– Para quem estás a falar?
– Para mim. Para o público. Para Ti. Nem sei. Só sei que é verdade: começo a escrever sempre com uma interrogação no coração: Será que Jesus quer que eu escreva?
– E começas a escrever porquê?
– Porque me deixo escrever.
– Explica.
– Há dentro de mim uma sensação, uma estranha confiança em que, a partir do momento em que eu comece a escrever, Tu não me deixarás dizer asneiras.
(Tremo. Algo em mim diz que isto pode ser uma grande Tentação...)
– Que Tentação é essa, assim escrita com maiúscula?
– Jesus, muito puxas Tu pela minha cabeça…
– Não fazes isso também com os teus alunos?
–Faço. Exijo-lhes atenção absoluta. Quando vejo algum distraído puxo-lhe pela atenção. Digo sempre que o que se está a dizer é muito importante. Até julguei que isto fosse errado.
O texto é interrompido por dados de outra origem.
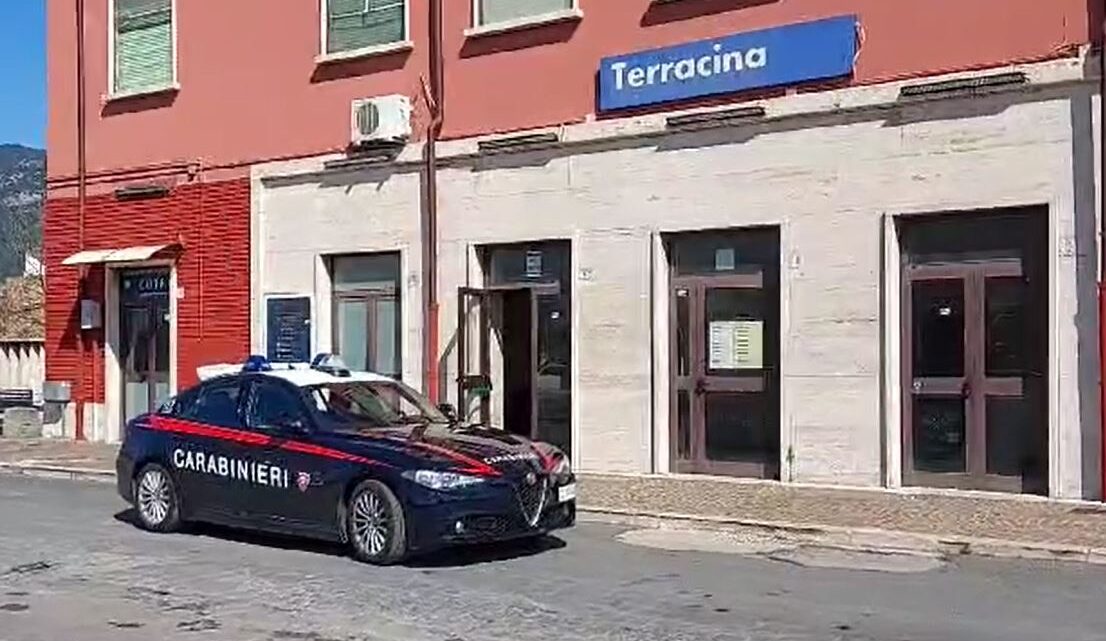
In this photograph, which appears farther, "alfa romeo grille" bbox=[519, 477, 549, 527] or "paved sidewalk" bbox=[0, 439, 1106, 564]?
"paved sidewalk" bbox=[0, 439, 1106, 564]

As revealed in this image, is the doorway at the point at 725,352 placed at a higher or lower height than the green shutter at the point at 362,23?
lower

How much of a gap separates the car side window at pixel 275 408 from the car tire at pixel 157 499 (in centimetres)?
124

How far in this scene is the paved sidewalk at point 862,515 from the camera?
40.4 ft

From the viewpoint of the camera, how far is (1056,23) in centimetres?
1466

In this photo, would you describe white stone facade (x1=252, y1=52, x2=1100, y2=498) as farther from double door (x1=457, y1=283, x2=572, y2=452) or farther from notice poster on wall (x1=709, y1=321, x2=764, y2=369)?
notice poster on wall (x1=709, y1=321, x2=764, y2=369)

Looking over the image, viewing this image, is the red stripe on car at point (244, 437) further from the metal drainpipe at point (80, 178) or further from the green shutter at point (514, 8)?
the metal drainpipe at point (80, 178)

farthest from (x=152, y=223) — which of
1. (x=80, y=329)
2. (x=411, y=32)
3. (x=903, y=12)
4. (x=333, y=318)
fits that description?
(x=903, y=12)

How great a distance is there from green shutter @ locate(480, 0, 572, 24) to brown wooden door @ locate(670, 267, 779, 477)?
3717 mm

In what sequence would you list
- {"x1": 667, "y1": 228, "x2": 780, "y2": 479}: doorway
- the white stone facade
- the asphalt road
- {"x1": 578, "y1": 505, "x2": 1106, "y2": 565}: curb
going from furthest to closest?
{"x1": 667, "y1": 228, "x2": 780, "y2": 479}: doorway
the white stone facade
{"x1": 578, "y1": 505, "x2": 1106, "y2": 565}: curb
the asphalt road

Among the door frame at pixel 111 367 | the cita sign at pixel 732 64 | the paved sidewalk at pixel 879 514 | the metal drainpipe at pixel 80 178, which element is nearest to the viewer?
the paved sidewalk at pixel 879 514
– Importante é uma só coisa.
– Então na medida em que as minhas aulas se aproximam dessa Única Coisa Importante será cada vez mais legítimo puxar pela atenção...
– Forçar as pessoas é um pecado. Eu criei o Homem livre.
– Então deixo abandalhar o ambiente nas aulas?
– Tu sabes a resposta. Escreve-a.
– Estás a forçar-me, Mestre! Prontos, eu sei a resposta: nunca se força quando se ama. Forçar sem amar é reprimir. A solução é purificar as aulas.
–Como?
– Amando os alunos.
– E...
– Obedecendo à instituição.
– Explica isso, Salomão. Não está claro.
– Tu hoje estás numa de me massacrar! Estranho Amor o Teu. Querido Amor! Vamos lá: obedecer à Instituição, às Instituições humanas, é respeitar os homens concretos que comigo a elas estão sujeitos.
– Só estes?
– E também os que fabricam e alimentam as Instituições... Eh, pá! Que turbilhão de coisas me está no espírito!...
– Exprime uma de cada vez.
– Obedecer. Obedecer é importante. Por exemplo, nunca faltar às aulas, nunca faltar a qualquer emprego, ser pontual, cumprir o que os patrões mandam!
– Que escravidão!
– Estás-me a gozar, querido Prof.!
– Queria só que te mantivesses nesse assunto...
– É importante para Ti, não é?
– Para ti. Para vós. Eu dei o exemplo.
– Mas Tu desobedeceste permanentemente às Instituições!
– Recorda: durante trinta anos ninguém ouviu falar de Mim: fui um homem bem comportado.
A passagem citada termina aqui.